BA: This year we’ve made two investments — Allergan at beginning of the year and Zoetis at the end of year. That’s a very different pace of investment when compared with your typical long-only hedge fund or mutual fund firm. We have to find people who are comfortable spending a lot of time researching and analyzing, looking for the one thing out of many that’s going to be interesting. At many hedge funds, people are idea junkies. It’s the idea of the week. That’s why private equity tends to be a better background for us. A private equity investor might spend a whole year working on a deal and if they are not the high bidder, they don’t get it.
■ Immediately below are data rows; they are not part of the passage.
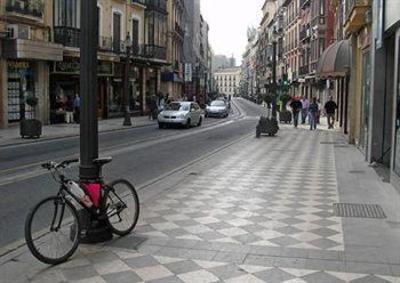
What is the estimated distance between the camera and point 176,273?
5926 mm

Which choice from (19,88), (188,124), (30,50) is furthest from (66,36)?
(188,124)

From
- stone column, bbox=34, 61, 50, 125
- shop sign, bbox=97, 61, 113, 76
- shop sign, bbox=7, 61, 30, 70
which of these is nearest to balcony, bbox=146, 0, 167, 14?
shop sign, bbox=97, 61, 113, 76

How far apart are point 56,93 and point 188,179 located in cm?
2195

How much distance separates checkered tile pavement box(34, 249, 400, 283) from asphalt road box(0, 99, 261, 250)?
1.50 m

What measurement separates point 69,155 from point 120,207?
1013cm

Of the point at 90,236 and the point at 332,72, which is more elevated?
the point at 332,72

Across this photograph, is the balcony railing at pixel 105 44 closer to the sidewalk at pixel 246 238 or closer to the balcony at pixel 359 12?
the balcony at pixel 359 12

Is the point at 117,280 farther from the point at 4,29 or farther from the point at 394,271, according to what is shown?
the point at 4,29

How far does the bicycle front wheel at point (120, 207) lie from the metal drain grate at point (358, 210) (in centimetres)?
302

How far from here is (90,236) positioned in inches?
274

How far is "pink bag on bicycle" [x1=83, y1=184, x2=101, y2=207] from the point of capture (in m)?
6.93

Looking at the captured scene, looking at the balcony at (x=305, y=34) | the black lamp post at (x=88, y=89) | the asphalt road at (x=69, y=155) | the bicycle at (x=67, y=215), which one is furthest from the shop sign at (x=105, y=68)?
the black lamp post at (x=88, y=89)

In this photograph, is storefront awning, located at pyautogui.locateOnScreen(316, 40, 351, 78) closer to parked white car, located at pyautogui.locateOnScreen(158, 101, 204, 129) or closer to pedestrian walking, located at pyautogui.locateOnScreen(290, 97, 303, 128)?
parked white car, located at pyautogui.locateOnScreen(158, 101, 204, 129)

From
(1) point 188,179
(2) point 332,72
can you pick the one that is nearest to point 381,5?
(1) point 188,179
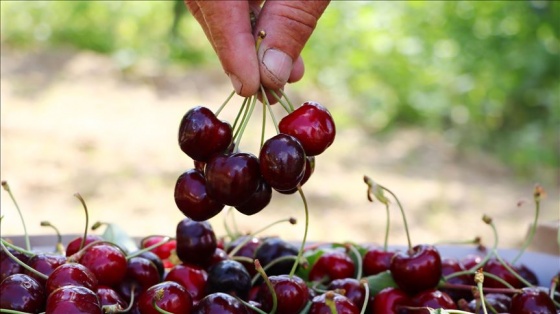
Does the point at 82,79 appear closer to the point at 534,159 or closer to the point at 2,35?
the point at 2,35

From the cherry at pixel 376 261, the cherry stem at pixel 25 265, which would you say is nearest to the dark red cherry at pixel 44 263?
the cherry stem at pixel 25 265

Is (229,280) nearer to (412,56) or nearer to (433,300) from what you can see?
(433,300)

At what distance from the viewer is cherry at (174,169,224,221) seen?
954 mm

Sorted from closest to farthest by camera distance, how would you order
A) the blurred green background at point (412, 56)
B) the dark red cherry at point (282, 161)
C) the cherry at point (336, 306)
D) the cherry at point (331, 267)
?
1. the dark red cherry at point (282, 161)
2. the cherry at point (336, 306)
3. the cherry at point (331, 267)
4. the blurred green background at point (412, 56)

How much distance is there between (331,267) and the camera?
1.22 meters

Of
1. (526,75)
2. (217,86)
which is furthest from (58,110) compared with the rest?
(526,75)

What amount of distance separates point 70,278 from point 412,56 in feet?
14.6

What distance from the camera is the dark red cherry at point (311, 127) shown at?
958mm

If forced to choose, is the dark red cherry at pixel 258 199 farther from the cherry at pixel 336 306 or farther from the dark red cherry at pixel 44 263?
Result: the dark red cherry at pixel 44 263

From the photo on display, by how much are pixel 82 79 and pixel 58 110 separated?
0.55 meters

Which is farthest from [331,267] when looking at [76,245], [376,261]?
[76,245]

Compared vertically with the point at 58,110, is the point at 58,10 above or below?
above

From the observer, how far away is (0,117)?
4316mm

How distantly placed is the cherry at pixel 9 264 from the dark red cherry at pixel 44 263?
16 mm
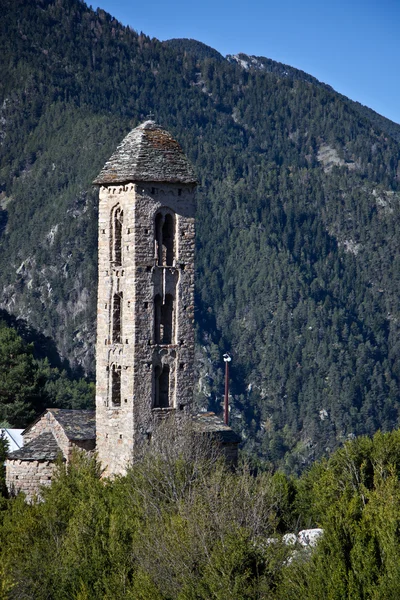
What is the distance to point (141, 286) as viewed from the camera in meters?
50.3

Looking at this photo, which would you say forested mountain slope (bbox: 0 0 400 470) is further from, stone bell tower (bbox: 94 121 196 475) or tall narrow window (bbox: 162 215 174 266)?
tall narrow window (bbox: 162 215 174 266)

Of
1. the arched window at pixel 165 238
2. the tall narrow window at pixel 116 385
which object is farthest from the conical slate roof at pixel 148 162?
the tall narrow window at pixel 116 385

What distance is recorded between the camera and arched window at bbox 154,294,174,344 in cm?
5072

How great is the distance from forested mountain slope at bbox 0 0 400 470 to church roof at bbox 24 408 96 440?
3060 inches

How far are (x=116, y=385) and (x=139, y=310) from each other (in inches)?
111

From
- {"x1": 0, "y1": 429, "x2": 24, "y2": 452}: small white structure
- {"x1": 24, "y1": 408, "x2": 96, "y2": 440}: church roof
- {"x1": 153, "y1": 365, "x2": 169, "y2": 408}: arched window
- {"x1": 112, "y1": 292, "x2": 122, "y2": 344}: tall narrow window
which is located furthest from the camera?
{"x1": 0, "y1": 429, "x2": 24, "y2": 452}: small white structure

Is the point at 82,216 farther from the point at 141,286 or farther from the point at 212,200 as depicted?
the point at 141,286

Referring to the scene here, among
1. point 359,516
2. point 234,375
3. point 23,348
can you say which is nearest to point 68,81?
point 234,375

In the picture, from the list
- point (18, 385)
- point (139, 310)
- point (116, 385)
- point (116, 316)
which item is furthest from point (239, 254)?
point (139, 310)

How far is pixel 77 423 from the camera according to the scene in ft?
172

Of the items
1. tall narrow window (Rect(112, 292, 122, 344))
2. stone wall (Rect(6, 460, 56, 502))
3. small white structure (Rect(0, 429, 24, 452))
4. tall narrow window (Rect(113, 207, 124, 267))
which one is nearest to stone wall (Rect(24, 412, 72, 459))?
stone wall (Rect(6, 460, 56, 502))

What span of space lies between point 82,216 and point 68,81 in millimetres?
31676

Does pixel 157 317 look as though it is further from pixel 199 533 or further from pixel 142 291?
pixel 199 533

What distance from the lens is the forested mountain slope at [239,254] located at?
152m
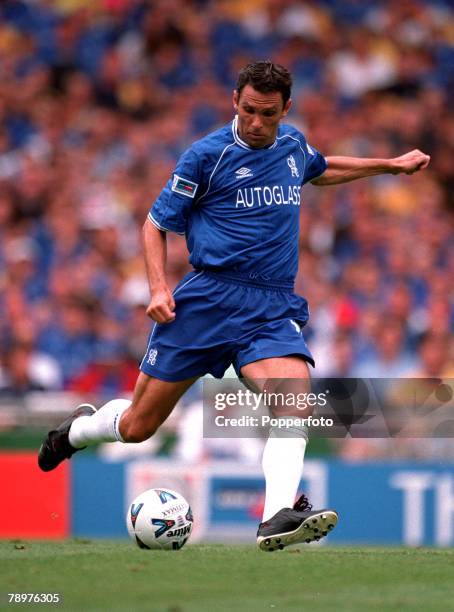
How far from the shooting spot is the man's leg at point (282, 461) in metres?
5.92

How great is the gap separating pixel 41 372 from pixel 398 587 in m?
8.16

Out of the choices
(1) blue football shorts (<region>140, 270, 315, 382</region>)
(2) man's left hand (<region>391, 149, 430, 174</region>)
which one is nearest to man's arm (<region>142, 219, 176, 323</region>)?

Whereas here, you might spend a lot of time working on something, but if we want to make the investment, we can. We have to pay the market price, but we don’t have to be the high bidder per se. For a person with a private equity background, it’s a very easy transition. We’ve never really hired anyone from a hedge fund. Effectively, our approach is private equity without buying control.

G&D: You’ve been extraordinarily generous to Columbia Business School over a long period of time. Why is philanthropy important to you?

BA: One of my colleagues, Paul Hilal, got us involved at Columbia and came up with this idea of an investment class that’s become Applied Security Analysis and the Pershing Square Challenge. But I would say Columbia is on the smaller side in terms of what we've done philanthropically. We've given away more than

$250 million over the last six years. What's interesting is I've come to believe that I can make a much greater contribution in my for-profit life than my not-for-profit life. I'm working to figure out how to get a higher return on investments in the not-for- profit activity.

G&D: How have you decided which areas to get involved in philanthropically?

BA: We're trying to address problems. I think there are lots of different ways to do that. My first choice is to find a for- profit solution. There are some problems that do not appear to have for-profit solutions, or at least someone hasn't thought of one yet, and then we help fund not-for- profit solutions to these problems.

In terms of things we get involved with, usually it's driven more by the person running it. There are lots of important problems – it's very hard to rank them. Criminal justice reform is something we're interested in. We're also interested in economic development and education. We've done some things for New York City on the cultural side. We helped start something at Harvard called Foundations for Human Behavior, which is basically behavioral economics integrated with psychology and biology. We have a pretty broad, eclectic range of philanthropic endeavors. There's not an overarching strategic plan. We're experimenting.

G&D: Before we close, do you have any advice for students who are interested in potentially starting their own fund or going into investment management after they graduate?

BA: You should only work with someone that you like, trust, and admire. You should be smart about who you choose to work for. In terms of starting something right out of business school, it's something that I did a long time ago. I was fortunate to be able to have a 2.0 – Gotham in some ways was a training ground for Pershing Square. I think I was much more successful at Pershing Square because of the experience I had at Gotham. You can have that kind of experience working for someone else. It wasn't really my nature to go work for someone else which is why I didn't do it, but you can learn a lot that way. I wouldn't worry very much about how much money you make. I'd worry much less about compensation than I would about what you can learn. I also think that in order to be a great investor, it's very helpful to understand business and how to run a business. I think it's a really interesting time because it's so easy to start a business today, relatively speaking. Start up costs are much lower due to the ease of access to the Amazon Cloud and other development resources. I think I would be starting a company today as opposed to managing money. You can always manage money. In fact, if you do well in whatever you do, you're going to have to manage your money anyway. It's good to learn the skills. I think we have enough people in the investment business. We want some more start-ups.

G&D: Thank you for taking the time to sit down with us.